#### Seçilen metin ####
Ses ve görüntü nakledilmesi yoluyla veya başka yerde duruşma icrası
HMK Madde 149
(1) Mahkeme, taraflardan birinin talebi üzerine talep eden tarafın veya vekilinin, aynı anda ses ve görüntü nakledilmesi yoluyla bulundukları yerden duruşmaya katılmalarına ve usul işlemleri yapabilmelerine karar verebilir.
(2) Mahkeme resen veya taraflardan birinin talebi üzerine; tanığın, bilirkişinin veya uzmanın aynı anda ses ve görüntü nakledilmesi yoluyla bulundukları yerden dinlenilmesine karar verebilir.
(3) Mahkeme, tarafların üzerinde serbestçe tasarruf edemeyecekleri dava ve işlerde ilgililerin, aynı anda ses ve görüntü nakledilmesi yoluyla bulundukları yerden dinlenilmesine resen karar verebilir.
(4) Mahkeme, fiilî engel veya güvenlik sebebiyle duruşmanın il sınırları içinde başka bir yerde yapılmasına, yargı çevresi içinde yer aldığı bölge adliye mahkemesi adalet komisyonunun uygun görüşünü alarak karar verebilir.
(5) Bu maddenin uygulanmasına ilişkin usul ve esaslar yönetmelikte belirlenir.
6100 sayılı Kanunda Yer Alan Madde Gerekçesi
Madde, taraflara modern teknolojiden ve Adalet Bakanlığınca uygulamaya konulan Ulusal Yargı Ağı Projesinden yararlanma imkânı hazırlamaktadır. Bu yolla, yargılamanın herhangi bir işlemine uzaktan katılma, tarafın isticvabı, şahidin veya bilirkişinin dinlenilmesi mümkün olacak, hâkim uzaktan da olsa delillerle bizzat temas kuracak; Anayasanın da amir hükmü olan “usul ekonomisi çerçevesinde daha az emek ve daha az masrafla” davanın karara bağlanması sağlanacaktır.
Maddenin birinci fıkrasında, yapılan işleme muhatap olmayan tarafın, bu işlemi görüntü ve ses nakli yoluyla izlemesi mümkün hâle getirilmekte, ikinci fıkrada ise tanığın, bilirkişinin ya da tarafın başka bir yerden elektronik araçlarla dinlenmesine imkân yaratılmaktadır. Bu işlemlere ait masrafın, o işlemin elektronik ortamda yapılmasını isteyen tarafın yatırdığı avanstan karşılanacağı tabiîdir.
#### Satırlardan alıntılar ####
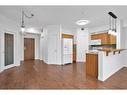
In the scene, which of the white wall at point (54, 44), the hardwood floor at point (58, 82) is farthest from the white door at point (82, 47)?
the hardwood floor at point (58, 82)

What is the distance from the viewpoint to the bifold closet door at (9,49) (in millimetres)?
5627

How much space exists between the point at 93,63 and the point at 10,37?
4440mm

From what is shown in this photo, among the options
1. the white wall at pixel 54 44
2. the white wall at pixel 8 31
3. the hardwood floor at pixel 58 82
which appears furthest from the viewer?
the white wall at pixel 54 44

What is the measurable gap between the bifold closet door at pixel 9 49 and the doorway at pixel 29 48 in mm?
3523

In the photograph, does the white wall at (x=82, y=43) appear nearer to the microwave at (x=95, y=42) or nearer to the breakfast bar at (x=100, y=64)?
the microwave at (x=95, y=42)

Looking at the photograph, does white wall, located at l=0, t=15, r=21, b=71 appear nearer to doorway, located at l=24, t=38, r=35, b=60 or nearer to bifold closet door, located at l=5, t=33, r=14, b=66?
####
*Yapılacak iş*
Metindeki "Madde, taraflara modern teknolojiden" diye başlayan paragrafı, ana bilgileri koruyarak kısa bir liste hâlinde yeniden yazın. Satırlar başka bir kaynaktan alınmıştır.

*Tam cevap*
- Madde, taraflara modern teknolojiden ve Adalet Bakanlığının uygulamaya koyduğu Ulusal Yargı Ağı Projesinden yararlanma imkânı hazırlar.
- Bu yolla yargılamanın herhangi bir işlemine uzaktan katılmak, tarafı isticvap etmek, tanığı veya bilirkişiyi dinlemek mümkün olur.
- Hâkim, uzaktan da olsa delillerle bizzat temas kurar.
- Dava, Anayasanın da emrettiği usul ekonomisi çerçevesinde daha az emek ve masrafla karara bağlanır.